Three Bedrooms in Manhattan (New York Review Books Classics)

Three Bedrooms in Manhattan - Georges Simenon, Marc Romano, Lawrence G. Blochman, Joyce Carol Oates A very strange and uneven Simenon. At first, the premise is intriguing: a man, François Combe, leaves his flat due to the noise his neighbor and his neighbor’s odd guest make. How Simenon handles city life—and here, more especially, the pulse and feel of Manhattan—is very acute in the opening scenes: how through the thin walls one can “know” one’s neighbors, their inner psychologies, their demons, all without having met them in the flesh; how the city streets become a theatre on which an individual can enact and try to avoid his or her turmoil; how public spaces allow for the private to be dramatized rather than hidden from view.

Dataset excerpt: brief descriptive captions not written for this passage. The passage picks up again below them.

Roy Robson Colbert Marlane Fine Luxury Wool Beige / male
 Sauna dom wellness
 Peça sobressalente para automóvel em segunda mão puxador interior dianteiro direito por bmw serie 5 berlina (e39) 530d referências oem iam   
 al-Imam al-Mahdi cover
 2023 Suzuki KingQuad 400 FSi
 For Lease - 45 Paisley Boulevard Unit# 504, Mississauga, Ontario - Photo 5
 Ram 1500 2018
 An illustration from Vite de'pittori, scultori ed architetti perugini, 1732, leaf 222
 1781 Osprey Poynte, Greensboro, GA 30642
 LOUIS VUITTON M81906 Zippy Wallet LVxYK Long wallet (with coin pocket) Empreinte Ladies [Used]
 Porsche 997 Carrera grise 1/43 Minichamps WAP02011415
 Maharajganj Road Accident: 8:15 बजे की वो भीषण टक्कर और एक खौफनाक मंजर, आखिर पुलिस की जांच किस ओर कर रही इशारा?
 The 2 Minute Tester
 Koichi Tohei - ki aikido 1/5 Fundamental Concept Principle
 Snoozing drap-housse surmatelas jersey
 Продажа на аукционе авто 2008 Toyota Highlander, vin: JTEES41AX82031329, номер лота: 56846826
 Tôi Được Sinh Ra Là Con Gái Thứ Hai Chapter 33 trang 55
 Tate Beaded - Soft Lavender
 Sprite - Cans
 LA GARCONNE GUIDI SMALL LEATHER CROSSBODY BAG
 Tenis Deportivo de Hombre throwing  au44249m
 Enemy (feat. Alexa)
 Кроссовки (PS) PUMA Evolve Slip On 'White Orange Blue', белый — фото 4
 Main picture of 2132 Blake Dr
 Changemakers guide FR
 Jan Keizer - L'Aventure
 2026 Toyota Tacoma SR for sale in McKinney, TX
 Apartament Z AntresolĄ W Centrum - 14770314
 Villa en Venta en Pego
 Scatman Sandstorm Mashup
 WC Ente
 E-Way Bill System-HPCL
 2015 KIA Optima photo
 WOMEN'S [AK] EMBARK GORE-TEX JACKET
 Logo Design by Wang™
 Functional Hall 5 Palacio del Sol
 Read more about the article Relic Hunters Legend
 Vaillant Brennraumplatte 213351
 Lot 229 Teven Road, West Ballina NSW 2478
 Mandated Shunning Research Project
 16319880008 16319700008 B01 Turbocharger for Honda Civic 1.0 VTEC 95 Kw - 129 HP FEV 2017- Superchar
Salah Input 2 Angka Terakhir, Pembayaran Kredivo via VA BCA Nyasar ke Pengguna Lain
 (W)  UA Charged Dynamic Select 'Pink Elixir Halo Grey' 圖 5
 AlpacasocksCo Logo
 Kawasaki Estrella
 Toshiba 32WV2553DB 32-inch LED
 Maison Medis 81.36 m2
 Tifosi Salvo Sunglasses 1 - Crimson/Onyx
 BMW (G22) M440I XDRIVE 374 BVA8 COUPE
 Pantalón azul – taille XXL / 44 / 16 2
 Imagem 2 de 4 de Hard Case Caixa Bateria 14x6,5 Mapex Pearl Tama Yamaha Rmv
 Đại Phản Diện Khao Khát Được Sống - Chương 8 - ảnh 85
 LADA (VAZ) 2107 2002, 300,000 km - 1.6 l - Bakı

The latter is the most interesting to me as far as how Simenon handles this: despite the title’s emphasis on interior, private scenes, it is the more public scenes depicting Combe’s increasingly intimate (and, in my reading, increasingly inorganic) relationship with Kay that makes this novel both Simenon and not-Simenon. While there is a stress on psychology, as David suggests, there is too much in the latter part of the novel which results in a very uneven pace, especially for such a short work. I also found the chamber drama and at times claustrophobic dialogue between Combe and Kay to be cliched, oftentimes reminding me of Godard’s films (e.g., Une femme est un femme, Masculin féminin) but without the certainty of Simenon playing with noir and American genres of pulp. Instead, it feels almost as if Simenon is embracing these rather than playing them off and against one another as he does so well at the start of Three Bedrooms... which ultimately sees the narrative fall quickly into disorder.

This is definitely a worthy read, but it also is in no way indicative of Simenon’s major themes or concerns in his more successful fiction. In many ways, this feels like an experiment that half works and half doesn’t: for a writer as prolific as Simenon, perhaps we should applaud him for that rather than begrudge it.